Exercise instructions:
Gather each line in the entries below that includes the word "bird", and copy those lines out.

Stored data:
## START

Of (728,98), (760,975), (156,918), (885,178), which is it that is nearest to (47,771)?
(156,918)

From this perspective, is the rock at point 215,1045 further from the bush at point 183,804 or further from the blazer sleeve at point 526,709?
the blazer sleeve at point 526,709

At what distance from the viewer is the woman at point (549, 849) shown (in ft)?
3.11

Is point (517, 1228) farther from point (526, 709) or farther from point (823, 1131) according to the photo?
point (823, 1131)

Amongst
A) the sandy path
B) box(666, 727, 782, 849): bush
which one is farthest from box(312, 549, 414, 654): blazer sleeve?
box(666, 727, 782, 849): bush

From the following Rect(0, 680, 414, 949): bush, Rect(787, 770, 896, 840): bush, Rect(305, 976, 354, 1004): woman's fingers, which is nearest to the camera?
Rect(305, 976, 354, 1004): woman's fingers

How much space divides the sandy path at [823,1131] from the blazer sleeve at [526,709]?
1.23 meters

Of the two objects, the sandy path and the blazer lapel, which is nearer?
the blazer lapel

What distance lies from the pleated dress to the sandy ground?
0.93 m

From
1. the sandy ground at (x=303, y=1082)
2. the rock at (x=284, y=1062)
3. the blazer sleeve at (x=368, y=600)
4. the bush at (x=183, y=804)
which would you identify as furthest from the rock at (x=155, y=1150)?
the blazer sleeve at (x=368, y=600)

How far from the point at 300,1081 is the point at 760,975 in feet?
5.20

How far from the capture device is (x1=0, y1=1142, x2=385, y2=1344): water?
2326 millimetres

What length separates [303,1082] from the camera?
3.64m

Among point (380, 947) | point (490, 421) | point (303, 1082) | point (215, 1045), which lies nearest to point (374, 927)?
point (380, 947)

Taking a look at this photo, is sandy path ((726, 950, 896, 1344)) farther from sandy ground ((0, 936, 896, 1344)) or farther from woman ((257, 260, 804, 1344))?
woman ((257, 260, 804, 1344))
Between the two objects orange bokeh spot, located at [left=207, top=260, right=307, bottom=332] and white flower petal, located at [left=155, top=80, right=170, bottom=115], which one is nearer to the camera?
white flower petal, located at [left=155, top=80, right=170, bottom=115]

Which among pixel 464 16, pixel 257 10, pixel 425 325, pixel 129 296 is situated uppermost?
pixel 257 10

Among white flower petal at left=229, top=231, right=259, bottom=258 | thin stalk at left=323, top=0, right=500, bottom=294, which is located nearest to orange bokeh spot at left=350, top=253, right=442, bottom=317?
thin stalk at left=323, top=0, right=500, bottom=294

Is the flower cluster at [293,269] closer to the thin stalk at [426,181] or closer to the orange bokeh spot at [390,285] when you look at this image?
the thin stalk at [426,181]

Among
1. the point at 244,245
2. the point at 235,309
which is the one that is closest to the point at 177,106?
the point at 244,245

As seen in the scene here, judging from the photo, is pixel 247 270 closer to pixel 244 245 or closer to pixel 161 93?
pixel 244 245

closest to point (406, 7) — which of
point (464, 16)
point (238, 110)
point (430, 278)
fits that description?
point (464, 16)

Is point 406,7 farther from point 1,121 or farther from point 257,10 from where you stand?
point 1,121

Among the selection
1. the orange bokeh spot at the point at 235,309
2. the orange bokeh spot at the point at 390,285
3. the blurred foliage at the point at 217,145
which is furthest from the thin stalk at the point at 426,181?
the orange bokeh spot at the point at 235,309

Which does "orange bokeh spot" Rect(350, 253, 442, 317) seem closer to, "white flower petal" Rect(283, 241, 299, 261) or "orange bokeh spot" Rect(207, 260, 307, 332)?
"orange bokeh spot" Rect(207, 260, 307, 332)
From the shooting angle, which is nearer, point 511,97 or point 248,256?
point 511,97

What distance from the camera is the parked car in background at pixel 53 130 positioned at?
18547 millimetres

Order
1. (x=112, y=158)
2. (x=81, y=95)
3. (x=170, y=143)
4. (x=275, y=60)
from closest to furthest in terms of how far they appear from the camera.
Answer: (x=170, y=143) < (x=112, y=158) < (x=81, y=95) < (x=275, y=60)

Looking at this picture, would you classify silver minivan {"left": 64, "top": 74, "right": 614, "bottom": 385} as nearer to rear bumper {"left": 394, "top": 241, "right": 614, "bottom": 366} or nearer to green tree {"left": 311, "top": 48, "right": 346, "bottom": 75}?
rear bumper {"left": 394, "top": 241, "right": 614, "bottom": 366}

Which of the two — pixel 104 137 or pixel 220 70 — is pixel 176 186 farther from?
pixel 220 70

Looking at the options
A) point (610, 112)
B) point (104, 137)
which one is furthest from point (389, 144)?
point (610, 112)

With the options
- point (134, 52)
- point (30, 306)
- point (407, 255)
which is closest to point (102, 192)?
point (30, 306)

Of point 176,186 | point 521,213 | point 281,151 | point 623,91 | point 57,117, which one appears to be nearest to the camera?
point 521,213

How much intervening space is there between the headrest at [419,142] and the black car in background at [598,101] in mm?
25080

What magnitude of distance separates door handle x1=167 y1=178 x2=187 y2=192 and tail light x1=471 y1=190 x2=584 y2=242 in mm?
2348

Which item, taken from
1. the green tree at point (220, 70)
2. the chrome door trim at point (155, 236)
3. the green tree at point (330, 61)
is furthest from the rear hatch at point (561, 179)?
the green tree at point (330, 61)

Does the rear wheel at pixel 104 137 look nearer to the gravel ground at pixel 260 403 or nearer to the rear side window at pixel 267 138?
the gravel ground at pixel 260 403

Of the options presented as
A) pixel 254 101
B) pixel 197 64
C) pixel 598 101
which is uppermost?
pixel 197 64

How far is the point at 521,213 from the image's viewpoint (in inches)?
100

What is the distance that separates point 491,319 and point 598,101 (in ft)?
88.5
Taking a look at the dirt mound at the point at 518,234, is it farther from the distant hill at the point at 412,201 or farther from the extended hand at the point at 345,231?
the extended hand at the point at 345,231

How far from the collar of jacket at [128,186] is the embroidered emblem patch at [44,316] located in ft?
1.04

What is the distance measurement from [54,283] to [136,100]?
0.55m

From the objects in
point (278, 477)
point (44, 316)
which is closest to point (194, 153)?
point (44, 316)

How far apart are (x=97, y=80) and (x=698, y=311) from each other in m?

## END
## START

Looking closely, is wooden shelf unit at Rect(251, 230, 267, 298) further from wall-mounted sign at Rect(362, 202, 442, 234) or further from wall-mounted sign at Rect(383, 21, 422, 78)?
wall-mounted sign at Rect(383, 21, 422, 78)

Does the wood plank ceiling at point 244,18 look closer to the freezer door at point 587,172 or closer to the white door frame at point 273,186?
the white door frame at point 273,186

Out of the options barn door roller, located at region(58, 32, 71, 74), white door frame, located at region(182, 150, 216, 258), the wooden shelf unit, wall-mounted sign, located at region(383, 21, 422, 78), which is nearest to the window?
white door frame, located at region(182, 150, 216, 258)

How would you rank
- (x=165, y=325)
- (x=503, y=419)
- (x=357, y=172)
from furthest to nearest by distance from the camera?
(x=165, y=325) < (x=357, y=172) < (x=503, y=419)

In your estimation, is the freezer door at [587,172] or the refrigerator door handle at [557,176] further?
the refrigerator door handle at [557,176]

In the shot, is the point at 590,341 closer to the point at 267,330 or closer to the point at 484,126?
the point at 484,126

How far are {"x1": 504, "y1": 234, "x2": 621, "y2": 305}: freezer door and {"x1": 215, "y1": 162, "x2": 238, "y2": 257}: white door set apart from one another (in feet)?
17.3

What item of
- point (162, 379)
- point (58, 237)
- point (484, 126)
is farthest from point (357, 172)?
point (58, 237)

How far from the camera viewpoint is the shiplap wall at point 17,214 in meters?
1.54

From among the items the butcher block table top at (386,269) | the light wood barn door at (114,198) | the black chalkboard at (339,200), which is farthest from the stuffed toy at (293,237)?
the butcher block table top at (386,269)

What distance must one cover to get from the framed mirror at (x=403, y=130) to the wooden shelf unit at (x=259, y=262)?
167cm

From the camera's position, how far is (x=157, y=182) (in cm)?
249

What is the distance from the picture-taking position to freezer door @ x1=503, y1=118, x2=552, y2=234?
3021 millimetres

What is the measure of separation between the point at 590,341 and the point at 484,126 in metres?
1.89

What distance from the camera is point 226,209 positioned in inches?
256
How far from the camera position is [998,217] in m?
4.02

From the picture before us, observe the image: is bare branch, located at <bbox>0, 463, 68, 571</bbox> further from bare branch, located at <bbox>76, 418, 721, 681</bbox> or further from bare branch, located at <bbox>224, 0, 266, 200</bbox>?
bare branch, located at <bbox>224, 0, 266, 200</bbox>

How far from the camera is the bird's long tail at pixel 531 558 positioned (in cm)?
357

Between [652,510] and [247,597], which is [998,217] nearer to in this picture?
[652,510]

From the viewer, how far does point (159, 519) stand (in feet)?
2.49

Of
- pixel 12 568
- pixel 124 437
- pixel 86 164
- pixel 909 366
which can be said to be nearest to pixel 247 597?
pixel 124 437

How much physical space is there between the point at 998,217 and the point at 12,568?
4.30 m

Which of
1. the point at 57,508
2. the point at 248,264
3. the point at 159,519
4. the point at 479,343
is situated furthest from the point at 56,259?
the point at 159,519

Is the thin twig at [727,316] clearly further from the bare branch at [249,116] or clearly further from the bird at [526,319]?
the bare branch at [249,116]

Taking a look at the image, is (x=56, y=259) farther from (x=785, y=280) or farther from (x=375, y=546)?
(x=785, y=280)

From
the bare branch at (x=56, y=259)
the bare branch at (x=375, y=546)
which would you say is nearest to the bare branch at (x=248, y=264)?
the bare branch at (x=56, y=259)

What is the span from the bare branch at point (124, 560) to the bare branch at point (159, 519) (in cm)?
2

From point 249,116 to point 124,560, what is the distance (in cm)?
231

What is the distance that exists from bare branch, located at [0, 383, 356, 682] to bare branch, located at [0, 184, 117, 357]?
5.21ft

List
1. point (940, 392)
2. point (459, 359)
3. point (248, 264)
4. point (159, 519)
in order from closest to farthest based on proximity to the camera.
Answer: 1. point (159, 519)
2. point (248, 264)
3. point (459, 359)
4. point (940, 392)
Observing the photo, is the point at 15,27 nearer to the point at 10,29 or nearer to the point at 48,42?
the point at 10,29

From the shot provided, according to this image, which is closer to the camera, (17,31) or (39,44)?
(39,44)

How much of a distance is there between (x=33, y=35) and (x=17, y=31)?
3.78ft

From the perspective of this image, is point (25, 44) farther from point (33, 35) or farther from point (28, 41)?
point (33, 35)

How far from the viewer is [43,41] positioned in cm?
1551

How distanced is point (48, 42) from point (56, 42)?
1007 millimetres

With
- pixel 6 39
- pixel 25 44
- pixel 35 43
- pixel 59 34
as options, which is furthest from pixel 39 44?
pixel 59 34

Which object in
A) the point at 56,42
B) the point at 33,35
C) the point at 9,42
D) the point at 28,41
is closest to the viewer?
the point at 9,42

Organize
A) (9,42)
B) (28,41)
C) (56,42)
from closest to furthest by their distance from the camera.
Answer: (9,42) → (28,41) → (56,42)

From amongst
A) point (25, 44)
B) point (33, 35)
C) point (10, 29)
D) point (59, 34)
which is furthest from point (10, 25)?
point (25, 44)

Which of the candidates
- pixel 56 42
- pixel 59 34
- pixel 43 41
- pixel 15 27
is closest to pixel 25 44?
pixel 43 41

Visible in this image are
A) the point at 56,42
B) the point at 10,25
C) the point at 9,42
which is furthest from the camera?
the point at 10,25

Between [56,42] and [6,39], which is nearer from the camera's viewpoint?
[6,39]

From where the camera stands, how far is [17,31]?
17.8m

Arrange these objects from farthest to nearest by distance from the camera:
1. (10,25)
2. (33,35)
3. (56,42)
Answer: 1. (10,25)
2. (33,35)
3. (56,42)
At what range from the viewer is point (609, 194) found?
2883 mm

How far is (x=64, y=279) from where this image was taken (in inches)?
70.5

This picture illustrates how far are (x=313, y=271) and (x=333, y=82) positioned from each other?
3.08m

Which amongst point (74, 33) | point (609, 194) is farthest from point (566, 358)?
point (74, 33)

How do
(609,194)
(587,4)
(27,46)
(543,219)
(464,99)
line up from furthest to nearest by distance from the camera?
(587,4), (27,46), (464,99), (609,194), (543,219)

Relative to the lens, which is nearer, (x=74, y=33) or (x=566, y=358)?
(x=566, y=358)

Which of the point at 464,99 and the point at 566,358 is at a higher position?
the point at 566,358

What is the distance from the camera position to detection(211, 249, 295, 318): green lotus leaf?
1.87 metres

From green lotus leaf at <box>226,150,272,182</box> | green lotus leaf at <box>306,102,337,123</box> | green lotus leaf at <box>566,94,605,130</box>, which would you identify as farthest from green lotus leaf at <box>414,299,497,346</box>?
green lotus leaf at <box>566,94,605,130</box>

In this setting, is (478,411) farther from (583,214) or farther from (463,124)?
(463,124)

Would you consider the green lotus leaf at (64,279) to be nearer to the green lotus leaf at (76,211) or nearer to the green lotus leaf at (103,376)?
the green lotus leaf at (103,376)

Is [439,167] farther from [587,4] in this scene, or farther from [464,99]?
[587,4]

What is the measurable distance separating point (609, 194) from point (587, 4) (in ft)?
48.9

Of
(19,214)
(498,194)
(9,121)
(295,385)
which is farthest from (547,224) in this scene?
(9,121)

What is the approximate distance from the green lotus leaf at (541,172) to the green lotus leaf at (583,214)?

## END
## START

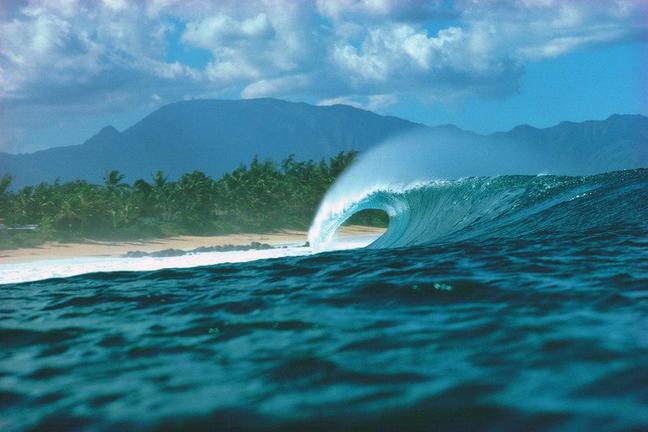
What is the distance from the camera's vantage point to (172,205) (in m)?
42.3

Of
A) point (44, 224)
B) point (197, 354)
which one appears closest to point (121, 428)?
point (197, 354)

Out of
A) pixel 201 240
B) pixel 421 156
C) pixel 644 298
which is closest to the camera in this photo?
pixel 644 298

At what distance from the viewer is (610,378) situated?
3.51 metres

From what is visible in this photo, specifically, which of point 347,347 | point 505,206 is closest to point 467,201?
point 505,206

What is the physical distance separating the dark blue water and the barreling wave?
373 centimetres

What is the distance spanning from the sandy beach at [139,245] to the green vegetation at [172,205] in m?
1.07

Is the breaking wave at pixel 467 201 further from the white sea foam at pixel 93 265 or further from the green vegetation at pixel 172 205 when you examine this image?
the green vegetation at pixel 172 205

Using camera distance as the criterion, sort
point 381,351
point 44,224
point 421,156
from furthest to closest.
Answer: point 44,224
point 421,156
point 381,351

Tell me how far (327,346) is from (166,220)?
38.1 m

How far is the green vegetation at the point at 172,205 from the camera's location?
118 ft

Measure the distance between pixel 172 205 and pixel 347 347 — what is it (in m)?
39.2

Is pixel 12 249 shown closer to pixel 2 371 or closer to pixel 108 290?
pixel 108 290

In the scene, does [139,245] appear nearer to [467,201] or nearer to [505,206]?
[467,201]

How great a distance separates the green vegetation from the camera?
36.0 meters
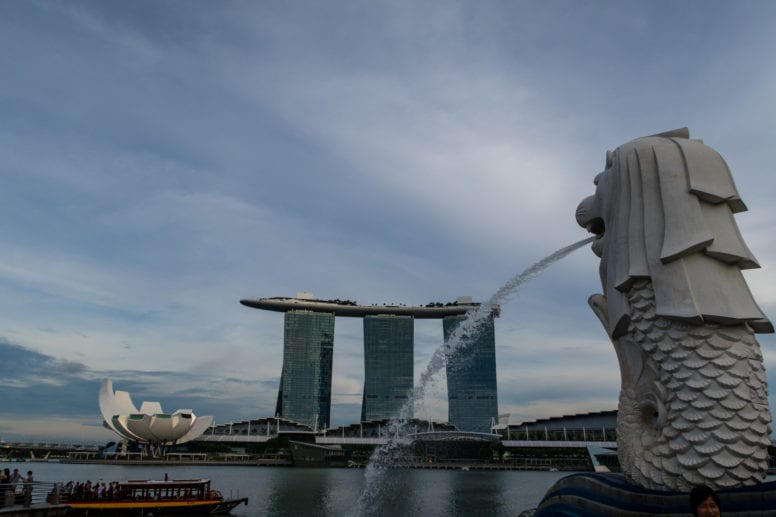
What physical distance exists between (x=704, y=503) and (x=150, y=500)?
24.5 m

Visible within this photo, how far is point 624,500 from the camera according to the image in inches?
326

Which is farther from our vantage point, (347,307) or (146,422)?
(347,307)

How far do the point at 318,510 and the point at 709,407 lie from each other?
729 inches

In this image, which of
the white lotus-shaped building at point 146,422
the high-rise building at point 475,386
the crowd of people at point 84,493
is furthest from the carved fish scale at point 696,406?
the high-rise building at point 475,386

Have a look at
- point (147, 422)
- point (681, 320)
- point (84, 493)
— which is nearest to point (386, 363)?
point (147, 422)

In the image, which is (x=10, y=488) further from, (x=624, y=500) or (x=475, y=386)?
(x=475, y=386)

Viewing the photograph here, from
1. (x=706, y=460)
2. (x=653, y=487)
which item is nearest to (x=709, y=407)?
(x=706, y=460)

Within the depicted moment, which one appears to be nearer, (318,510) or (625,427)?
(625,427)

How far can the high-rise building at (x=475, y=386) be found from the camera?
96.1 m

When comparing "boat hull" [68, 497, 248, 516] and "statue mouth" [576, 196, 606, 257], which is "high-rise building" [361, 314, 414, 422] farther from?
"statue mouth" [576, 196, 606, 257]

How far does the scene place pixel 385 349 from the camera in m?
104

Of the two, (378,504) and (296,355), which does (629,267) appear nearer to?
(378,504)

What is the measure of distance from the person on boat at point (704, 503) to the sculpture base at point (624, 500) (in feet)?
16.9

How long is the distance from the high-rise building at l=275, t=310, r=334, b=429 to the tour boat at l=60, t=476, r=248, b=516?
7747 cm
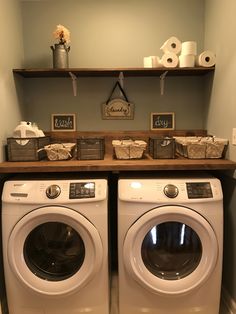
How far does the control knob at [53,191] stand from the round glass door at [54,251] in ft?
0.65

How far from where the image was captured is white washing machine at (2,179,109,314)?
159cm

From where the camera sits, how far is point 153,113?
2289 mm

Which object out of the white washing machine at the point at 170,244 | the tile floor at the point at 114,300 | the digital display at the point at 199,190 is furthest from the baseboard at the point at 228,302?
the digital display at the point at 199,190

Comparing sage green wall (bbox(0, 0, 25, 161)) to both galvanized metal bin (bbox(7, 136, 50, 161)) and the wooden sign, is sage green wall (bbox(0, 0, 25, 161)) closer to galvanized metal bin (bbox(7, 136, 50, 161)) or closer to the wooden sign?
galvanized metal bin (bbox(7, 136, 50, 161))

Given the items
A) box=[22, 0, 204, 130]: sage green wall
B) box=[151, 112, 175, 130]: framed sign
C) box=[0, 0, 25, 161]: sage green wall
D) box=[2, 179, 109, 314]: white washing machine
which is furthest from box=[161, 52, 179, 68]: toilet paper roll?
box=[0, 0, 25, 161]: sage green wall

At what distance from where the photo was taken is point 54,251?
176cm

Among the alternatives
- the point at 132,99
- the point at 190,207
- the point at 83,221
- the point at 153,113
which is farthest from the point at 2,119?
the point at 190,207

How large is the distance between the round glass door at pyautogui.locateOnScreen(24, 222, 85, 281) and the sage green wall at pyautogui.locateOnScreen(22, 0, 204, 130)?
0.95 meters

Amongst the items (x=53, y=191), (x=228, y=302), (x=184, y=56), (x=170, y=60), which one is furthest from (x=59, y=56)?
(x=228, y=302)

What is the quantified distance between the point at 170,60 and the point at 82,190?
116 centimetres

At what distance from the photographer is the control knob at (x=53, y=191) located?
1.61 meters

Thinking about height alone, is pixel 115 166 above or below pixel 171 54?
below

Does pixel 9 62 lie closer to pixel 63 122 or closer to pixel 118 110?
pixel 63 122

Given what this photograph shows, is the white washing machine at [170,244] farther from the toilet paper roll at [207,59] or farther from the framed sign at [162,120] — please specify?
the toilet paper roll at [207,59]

## END

Correct output:
How far from the camera is the bird's long tail at pixel 531 558 positioned (in cm)?
Is the thin twig at [727,316] clearly further from the bare branch at [249,116] or clearly further from the bird at [526,319]?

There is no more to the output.